Look for the word "States" in the records, and copy each line where it appears.

# [RECORDS PROVIDED]
+--
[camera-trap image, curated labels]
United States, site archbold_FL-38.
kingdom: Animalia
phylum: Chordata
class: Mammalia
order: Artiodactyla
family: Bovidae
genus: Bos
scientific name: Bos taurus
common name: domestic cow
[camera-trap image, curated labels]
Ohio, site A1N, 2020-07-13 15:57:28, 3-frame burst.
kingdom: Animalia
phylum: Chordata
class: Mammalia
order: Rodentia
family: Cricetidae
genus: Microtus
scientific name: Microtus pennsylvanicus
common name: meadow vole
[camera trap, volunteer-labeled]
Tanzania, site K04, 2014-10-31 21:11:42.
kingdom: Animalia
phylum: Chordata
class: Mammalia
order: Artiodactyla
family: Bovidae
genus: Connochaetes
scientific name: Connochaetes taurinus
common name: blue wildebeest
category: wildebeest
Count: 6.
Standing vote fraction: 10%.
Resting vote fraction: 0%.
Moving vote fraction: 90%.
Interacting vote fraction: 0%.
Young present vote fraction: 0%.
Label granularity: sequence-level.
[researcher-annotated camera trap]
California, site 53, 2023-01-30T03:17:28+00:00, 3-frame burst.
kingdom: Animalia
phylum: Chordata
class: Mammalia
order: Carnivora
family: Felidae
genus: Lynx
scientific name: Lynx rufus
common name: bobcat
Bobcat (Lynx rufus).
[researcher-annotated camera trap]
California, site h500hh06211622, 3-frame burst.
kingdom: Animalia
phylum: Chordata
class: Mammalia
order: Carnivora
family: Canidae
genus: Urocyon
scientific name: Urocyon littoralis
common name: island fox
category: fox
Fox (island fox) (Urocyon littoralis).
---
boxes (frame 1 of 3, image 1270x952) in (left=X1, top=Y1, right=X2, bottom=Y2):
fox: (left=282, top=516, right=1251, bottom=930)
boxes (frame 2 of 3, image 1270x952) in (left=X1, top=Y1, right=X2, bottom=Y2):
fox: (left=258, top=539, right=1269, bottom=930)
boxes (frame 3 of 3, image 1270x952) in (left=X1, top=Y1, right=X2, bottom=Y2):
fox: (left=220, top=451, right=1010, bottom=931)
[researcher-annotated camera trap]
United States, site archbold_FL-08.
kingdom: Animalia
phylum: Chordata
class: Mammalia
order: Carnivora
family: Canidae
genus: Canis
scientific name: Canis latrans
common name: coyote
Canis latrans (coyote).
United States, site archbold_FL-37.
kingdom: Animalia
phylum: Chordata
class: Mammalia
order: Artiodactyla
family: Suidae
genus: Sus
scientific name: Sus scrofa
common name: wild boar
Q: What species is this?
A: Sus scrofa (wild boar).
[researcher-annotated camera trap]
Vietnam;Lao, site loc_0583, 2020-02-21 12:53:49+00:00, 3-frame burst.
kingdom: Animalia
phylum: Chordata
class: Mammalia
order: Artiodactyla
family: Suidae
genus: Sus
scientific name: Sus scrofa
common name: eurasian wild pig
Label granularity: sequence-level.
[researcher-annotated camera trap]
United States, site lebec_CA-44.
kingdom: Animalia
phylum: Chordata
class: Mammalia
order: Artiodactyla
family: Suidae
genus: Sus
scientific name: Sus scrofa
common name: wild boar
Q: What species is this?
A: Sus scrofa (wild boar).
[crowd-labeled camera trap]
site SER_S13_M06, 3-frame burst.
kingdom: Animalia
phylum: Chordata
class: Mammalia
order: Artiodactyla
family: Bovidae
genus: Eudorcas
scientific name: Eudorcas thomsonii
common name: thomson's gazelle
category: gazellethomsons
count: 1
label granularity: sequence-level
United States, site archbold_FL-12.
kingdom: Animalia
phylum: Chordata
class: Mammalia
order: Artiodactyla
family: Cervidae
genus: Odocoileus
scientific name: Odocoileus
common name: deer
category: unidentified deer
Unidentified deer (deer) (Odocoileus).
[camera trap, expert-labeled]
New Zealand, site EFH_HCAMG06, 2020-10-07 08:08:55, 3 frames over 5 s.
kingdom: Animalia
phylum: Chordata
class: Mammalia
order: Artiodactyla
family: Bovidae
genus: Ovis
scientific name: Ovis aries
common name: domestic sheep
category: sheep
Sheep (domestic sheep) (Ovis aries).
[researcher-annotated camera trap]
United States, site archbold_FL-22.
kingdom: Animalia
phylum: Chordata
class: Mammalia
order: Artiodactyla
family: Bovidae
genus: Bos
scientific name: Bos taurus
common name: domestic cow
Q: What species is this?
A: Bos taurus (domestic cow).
+--
# [SOLUTION]
United States, site archbold_FL-38.
United States, site archbold_FL-08.
United States, site archbold_FL-37.
United States, site lebec_CA-44.
United States, site archbold_FL-12.
United States, site archbold_FL-22.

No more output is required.